Swedish Chia Pudding (1 Cup) and Mango (1 Cup, Sliced)
Breakfast
101 mg/dL
Usually causes a small spike
Avg. Food Score on Ultrahuman App
Ultrahuman Users got a STABLE response
How to consume mango, swedish chia pudding without glucose spikes
Pair with Protein
Add a source of protein such as Greek yogurt or a handful of nuts to your meal. This can help moderate the rate at which glucose enters your bloodstream.
Incorporate Healthy Fats
Include healthy fats like avocado slices or a spoonful of almond butter.

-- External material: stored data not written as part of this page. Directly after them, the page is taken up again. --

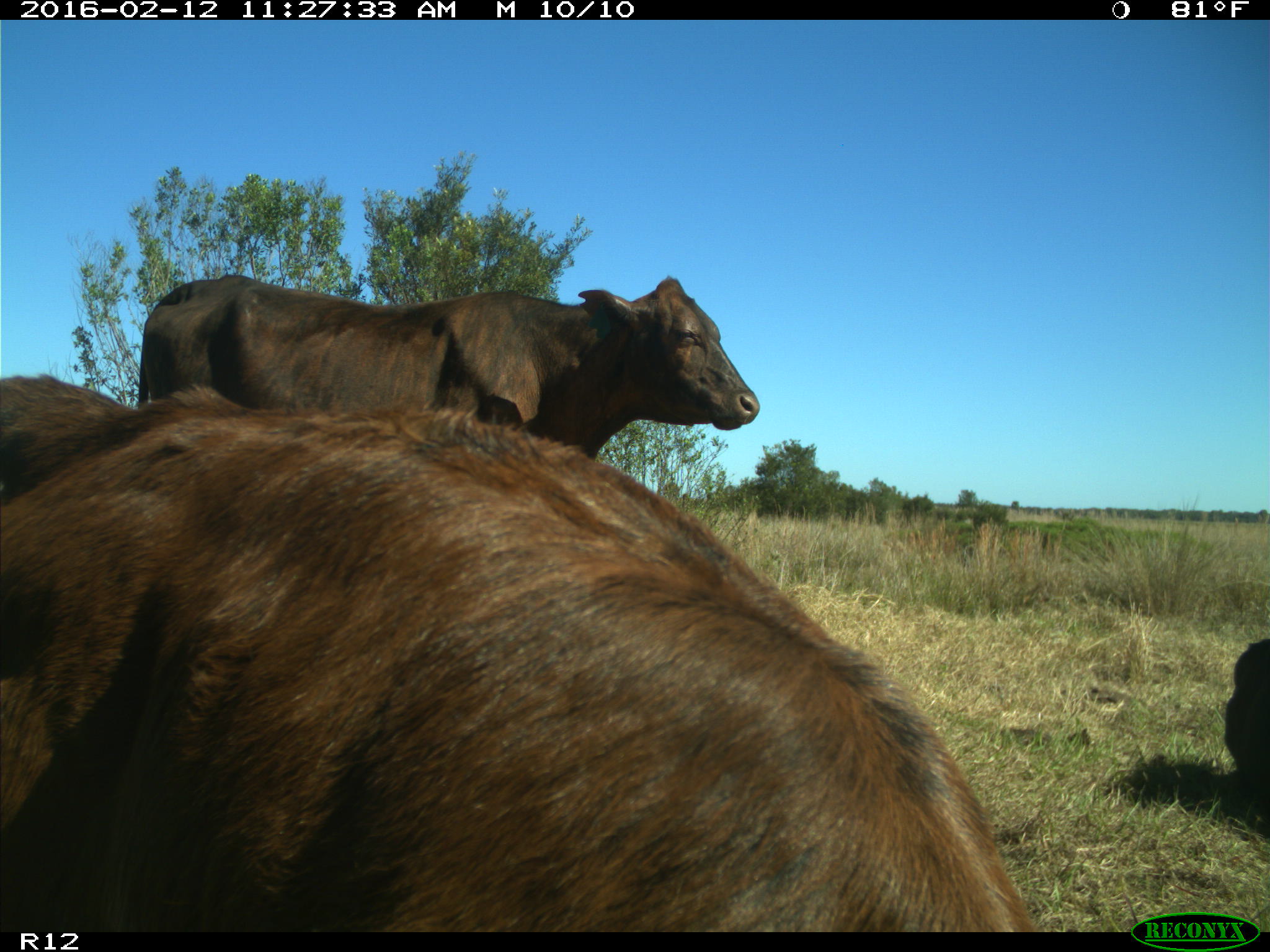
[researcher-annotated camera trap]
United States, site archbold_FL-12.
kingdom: Animalia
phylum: Chordata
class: Mammalia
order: Artiodactyla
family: Bovidae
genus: Bos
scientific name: Bos taurus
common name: domestic cow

Fats slow down digestion and can help keep your blood sugar levels steady.
Opt for Whole Grains
If you're having a carbohydrate-rich meal, choose whole grains like quinoa or barley. These release glucose more slowly compared to refined grains.
Add Fibrous Vegetables
Include vegetables like spinach, broccoli, or bell peppers. High in fiber, they can help slow the absorption of sugar into your bloodstream.
Monitor Portion Sizes
Be mindful of how much you're eating. Smaller portions of mango and chia pudding will naturally result in a smaller glucose spike.
Stay Hydrated
Drink plenty of water before and during your meal. Proper hydration can help your body manage blood sugar levels more effectively.
Include Cinnamon
Sprinkle some cinnamon on your chia pudding. Cinnamon has been shown to help regulate blood glucose levels.
Eat Mindfully
Chew slowly and savor your food. Eating at a slower pace can help your body better manage blood glucose levels.
Walk After Eating
A light walk after meals can help lower blood sugar levels by enhancing insulin sensitivity.
Opt for Low-Sugar Mango Varieties
Choose less ripe mangoes as they contain less sugar compared to fully ripe ones.